=== Document section ===
Did Congress intend for hurricane/flood victims to receive only some or any amount of compensation (applicants whose homes were devastated and got little from insurance often got far less than originally promised in their award letter for no good reason and many applicants got <$20,000)?
Or, did Congress and the American people intend fair compensation according to publicized Road Home rules and up to $150,000, as we were led to believe?
“John Meehan said he encountered every imaginable roadblock in the Road Home program. But almost 4 1/2 years after Hurricane Katrina, a few thousand homeowners are still trapped in the program's bureaucracy -- and state officials need to focus on these cases to try to bring them to resolution.
Almost 126,000 applicants have received grants. It'll take months, or years, for those who chose to rebuild to complete their efforts. But in most cases the Road Home is no longer the obstacle it once was.”
Ø But Road Home is the obstacle for thousands of hurricane victims.
Ø An unpublicized survey done by LSU at LRA’s request and obtained by myself only after filing a request for a court hearing subsequent to LRA’s refusal to provide this document.
Ø This survey was paid for by $42,000 from Louisiana taxpayers.
Ø This is one of the documents asked for in my public records request, which I will be posting at http://chatushome.com in the future
Ø One conclusion of this survey was:
“Option 1 applicants not yet in their home identified a number of barriers to rebuilding.
• The most common reason was an insufficient Road Home grant amount, which was reported to be a major impediment by 55% of respondents”
The editorial continues:
“That's not true in all cases, though. About 3,500 homeowners are still waiting to resolve difficult title and property succession issues. A few hundred more have pending appeals. And more than 9,000 applicants had their appeals rejected. At least some seem to have legitimate concerns that they were wronged by the program.
Consider the case of New Orleans carpenter Chris Meehan, who restored his Treme home. He applied for a grant in mid-2006 and was first assigned to the Road Home's small-rental program because his lot had three addresses. Two of the addresses, however, applied to a traditional New Orleans mother-in-law structure in the back that he had never rented out. That meant he did not qualify for the renters program. In late 2007, more than a year after he applied, the Road Home shifted his case to the homeowners program.

=== Source excerpt ===

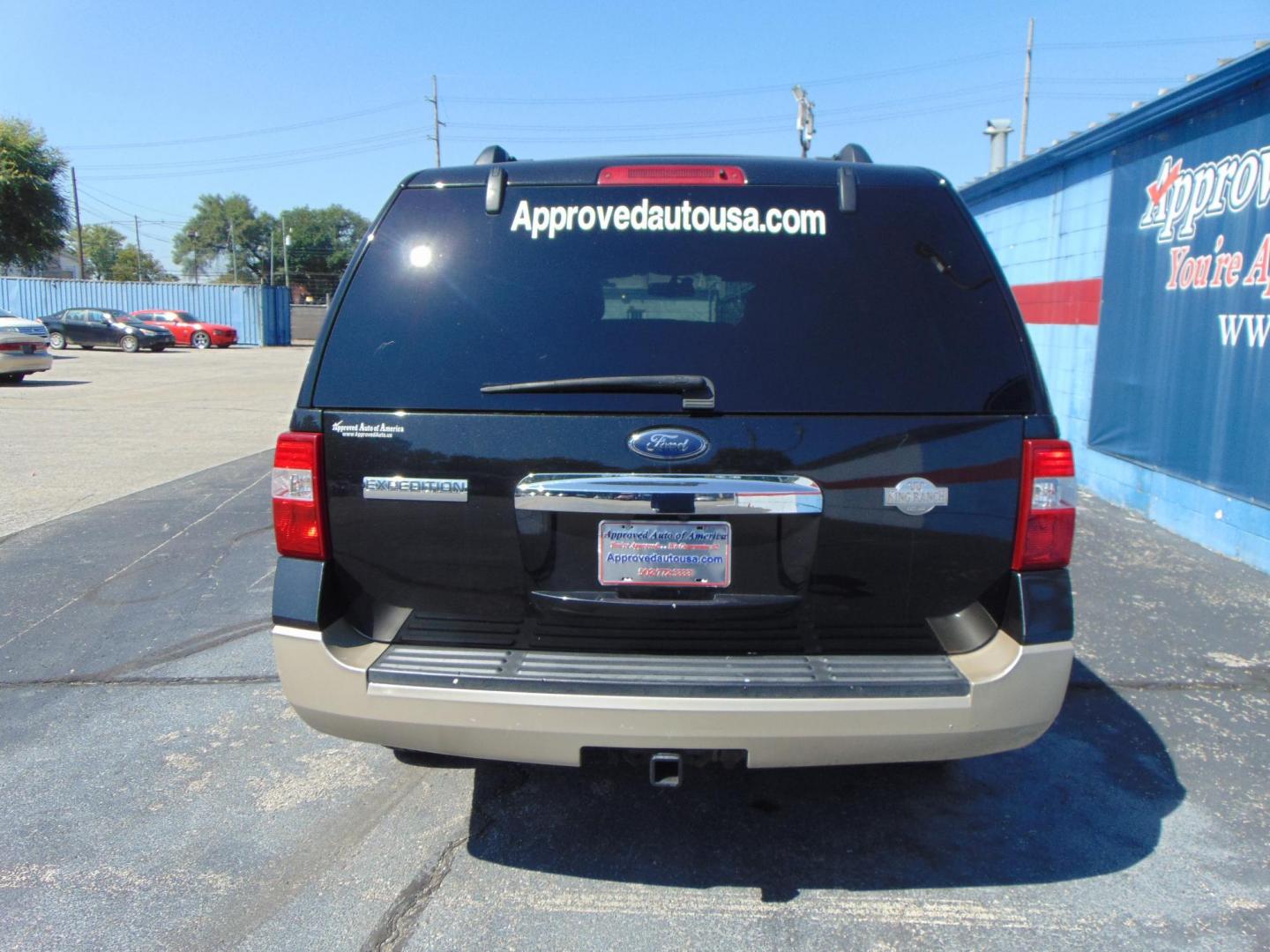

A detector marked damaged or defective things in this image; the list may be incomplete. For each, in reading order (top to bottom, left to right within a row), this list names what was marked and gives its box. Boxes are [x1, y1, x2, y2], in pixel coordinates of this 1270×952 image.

crack in asphalt [362, 766, 530, 952]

=== What is required ===
Answer these from the Road Home text:
(a) About how many applicants have received grants?
(b) How much Louisiana taxpayer money paid for the LSU survey?
(c) What percentage of respondents called an insufficient grant amount a major impediment?

=== Full output ===
(a) Almost 126,000
(b) $42,000
(c) 55%